The chapters I'm in right now, 4 & 5, address the all-too-often inadequate response we humans make to this indescribable God. Using the parable Jesus told of the sower, the seed, and the soils, Chan makes a case for the hard truth that much of the American Church is the "thorny soil"-the Gospel is sown among us, but for far too many, it gets choked out by life's worries and the pursuit of prosperity and pleasure. Chan writes, "A relationship with God simply cannot grow when money, sins, activities, favorite sports teams, addictions, or commitments are piled on top." Then using the Revelation 3 description of lukewarm, half-hearted, nominally-committed people, Chan systematically contrasts it with passages that describe Jesus' call to whole-hearted followship. Chan's assertion- a lukewarm Christian is an oxymoron. Jesus calls us to "deny yourself, take up your cross, and follow Me." All or nothing. Chan states, "The thought of a person calling himself a Christian without being a devoted follower of Christ is absurd." This is found throughout the Bible, everywhere you look.
He's not saying that if you go through periods of stagnation or struggle you are not a Christian, as we all fall and fail in our attempts to follow Christ. But he is saying that if a person claims to have "prayed a prayer" inviting Christ in their life at some point, yet Jesus only gets fitted in when & where its convenient, getting the "leftovers", then its likely that person never really gave their life to Christ. Chan asserts, "Following Christ isn't something that can be done half-heartedly or on the side. It is not a label we can display when it is useful. It must be central to everything we do and are." All or nothing.
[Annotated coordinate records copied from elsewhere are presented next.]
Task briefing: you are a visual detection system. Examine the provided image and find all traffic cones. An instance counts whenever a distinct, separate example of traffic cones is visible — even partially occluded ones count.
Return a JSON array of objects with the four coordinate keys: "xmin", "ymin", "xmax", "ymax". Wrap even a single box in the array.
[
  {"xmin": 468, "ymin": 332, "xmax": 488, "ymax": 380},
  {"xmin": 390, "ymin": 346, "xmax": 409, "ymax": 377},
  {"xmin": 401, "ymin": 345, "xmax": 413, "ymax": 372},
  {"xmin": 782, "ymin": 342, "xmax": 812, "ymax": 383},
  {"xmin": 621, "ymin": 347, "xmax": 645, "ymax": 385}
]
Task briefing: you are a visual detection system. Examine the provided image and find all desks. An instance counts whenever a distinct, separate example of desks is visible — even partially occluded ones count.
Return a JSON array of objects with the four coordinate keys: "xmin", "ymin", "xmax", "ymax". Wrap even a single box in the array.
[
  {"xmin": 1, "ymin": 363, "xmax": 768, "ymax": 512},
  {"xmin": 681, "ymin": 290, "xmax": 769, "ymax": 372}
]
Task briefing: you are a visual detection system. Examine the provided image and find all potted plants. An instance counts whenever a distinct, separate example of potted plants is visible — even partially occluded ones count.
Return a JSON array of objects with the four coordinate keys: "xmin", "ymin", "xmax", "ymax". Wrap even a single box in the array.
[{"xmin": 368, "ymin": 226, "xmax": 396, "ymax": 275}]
Yet how many of us live like this? How many of us are willing to say to God that He can have whatever He wants from us? That whole-hearted abandon to Him is more important than any other person or thing in this life? That nothing in this life really matters, unless it is about loving God and demonstrating His love to a world that desperately needs Him? After reading to them Jesus' final parable of the sheep and the goats in Matthew 25:31-46, I told the kids in both hours of RockiTown Sunday that, "How much I love other people is good evidence of how much I really love God."
Love- from God, for God, for others. Nothing else really matters.